Nach einem Monat in Argentinien im Oktober 2013 ziehe ich ein Fazit aus Sicht eines Rollstuhlfahrers. Dabei ist klar, dass mein Urteil rein subjektiv ist und eine Einzelmeinung darstellt, da wir ja auch nur einen kleinen Teil bereisen konnten. Vielleicht haben andere Rollstuhlreisende ganz andere Erfahrungen gemacht – dann postet diese bitte!

Wie rollstuhlgerecht ist Argentinien?

Folgend werden in verschiedenen Kategorien Punkte von 1 (sehr schlecht) bis 10 (hervorragend) vergeben.

Transport – 8 Punkte

Argentinien ist ein riesiges Land und so bleibt es nicht aus, dass man im Land fliegen muss (wir empfehlen die größte Fluglinie Aerolineas Argentinas). Auch die Inlandsflughäfen verfügen über Assistenten, die mich mithilfe eines Kabinenrollstuhls bis zum Sitzplatz im Flugzeug gebracht haben. In Buenos Aires kann man spezielle Behindertentransporte mieten, die aber sehr teuer sind. Wir haben uns mit sog. Camioneta-Taxis beholfen (Renault Cangoo oder Citroen Beolingo) die einen etwas höheren Einstieg, weiter öffnende Türen und Platz für den Rollstuhl im Kofferraum bieten. Die normalen Taxis sind eher klein und niedrig.
In Buenos Aires gibt es fast ausschließlich Niederflurbusse mit mindestens einem Rollstuhlplatz. Beim Einstieg helfen die anderen Passagiere. In Salta gibt es fast keinen rollstuhlgerechten Bus und leider auch so gut wie keine Camioneta-Taxis, so dass wir hier die meisten Wege zu Fuß zurücklegen mussten. Für die Rundreise haben wir mit etwas Mühe eine Firma gefunden, die Camonionetas vermietet und die wir wärmstens empfehlen können (www.andinascarrental.com.ar).

Infrastruktur – 6 Punkte

In Argentinien ist jeder Hausbesitzer auch für die Beschaffenheit des Gehsteigs vor der Haustür verantwortlich – was dazu führt, dass alle 10 m ein neuer Bodenbelag beginnt. Oft spiegeln sich Alter und Zustand des Anwesens im Gehweg wider. Nicht selten sind zwischen den Grundstücken Stufen im Gehweg zu überwinden. Nur an den wichtigsten Straßenkreuzungen gibt es Rampen für Rollstühle oder Kinderwägen. Ein Ausweichen auf die Straße ist bei der Fahrweise der Argentinier auch nicht immer ratsam, zudem auch einige Straßen Schlaglöcher und Risse in der Fahrbahn aufweisen. In kleineren Orten gibt es oft keine asphaltierten Straßen, sondern Sandpisten. Einen Monat Argentinien hat mein Rolli aber trotzdem ohne größere Schäden überstanden. Hier seht ihr eine Auswahl der „schönsten“ Gehsteige, die uns so begegnet sind.

▶ _Aufgabe 1_
Gib aus dem Textabschnitt über Rollstuhlreisen in Argentinien den Teil von „Argentinien ist ein“ bis „klein und niedrig.“ wortgetreu aus.
▶ _Aufgabe 2_
Übersetze den Satz „Nur an den wichtigsten Straßenkreuzungen gibt es Rampen für Rollstühle oder Kinderwägen.“ aus dem Textabschnitt über Rollstuhlreisen in Argentinien ins Englische.
▶ _Aufgabe 3_
Fasse den Absatz im Textabschnitt über Rollstuhlreisen in Argentinien, der mit „In Buenos Aires gibt es fast ausschließlich“ beginnt, als kurze Liste zusammen und behalte dabei die wichtigsten Fakten.

▶ _Erfasste Daten_
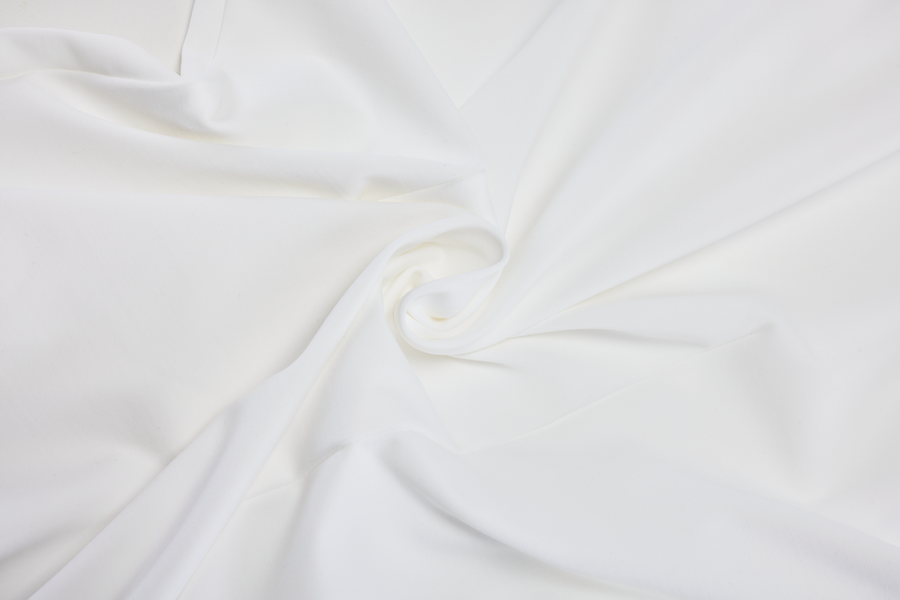 LUCÉ HALTER SLEEVELESS T-SHIRT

▶ _Antwortfeld 1_
Argentinien ist ein riesiges Land und so bleibt es nicht aus, dass man im Land fliegen muss (wir empfehlen die größte Fluglinie Aerolineas Argentinas). Auch die Inlandsflughäfen verfügen über Assistenten, die mich mithilfe eines Kabinenrollstuhls bis zum Sitzplatz im Flugzeug gebracht haben. In Buenos Aires kann man spezielle Behindertentransporte mieten, die aber sehr teuer sind. Wir haben uns mit sog. Camioneta-Taxis beholfen (Renault Cangoo oder Citroen Beolingo) die einen etwas höheren Einstieg, weiter öffnende Türen und Platz für den Rollstuhl im Kofferraum bieten. Die normalen Taxis sind eher klein und niedrig.

▶ _Antwortfeld 2_
Ramps for wheelchairs or strollers exist only at the most important intersections.

▶ _Antwortfeld 3_
- Buenos Aires: fast nur Niederflurbusse mit mindestens einem Rollstuhlplatz; beim Einstieg helfen andere Fahrgäste.
- Salta: kaum rollstuhlgerechte Busse und so gut wie keine Camioneta-Taxis, daher wurden die meisten Wege zu Fuß zurückgelegt.
- Rundreise: mit etwas Mühe eine Mietfirma gefunden, die wärmstens empfohlen wird (www.andinascarrental.com.ar).